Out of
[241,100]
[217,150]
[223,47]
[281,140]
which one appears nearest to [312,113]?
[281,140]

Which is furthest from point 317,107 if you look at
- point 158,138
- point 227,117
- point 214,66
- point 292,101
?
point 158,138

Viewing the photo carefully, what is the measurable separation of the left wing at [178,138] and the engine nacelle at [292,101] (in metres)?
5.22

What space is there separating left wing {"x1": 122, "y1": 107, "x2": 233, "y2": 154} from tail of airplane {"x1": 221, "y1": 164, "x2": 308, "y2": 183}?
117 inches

_EXERCISE REQUIREMENTS_:
Please reproduce all of the items above verbatim, line by line.

_RESULT FOR THIS EXERCISE_:
Out of
[241,100]
[217,150]
[223,47]
[281,140]
which one appears nearest to [312,113]?
[281,140]

Which is furthest from point 317,107 if you look at
- point 158,138
- point 227,117
- point 214,66
- point 292,101
?
point 158,138

Viewing the photo carefully, what is the measurable separation of the left wing at [178,138] and the engine nacelle at [292,101] (in metres)?
5.22

What space is there separating left wing {"x1": 122, "y1": 107, "x2": 233, "y2": 154} from tail of airplane {"x1": 221, "y1": 164, "x2": 308, "y2": 183}?
117 inches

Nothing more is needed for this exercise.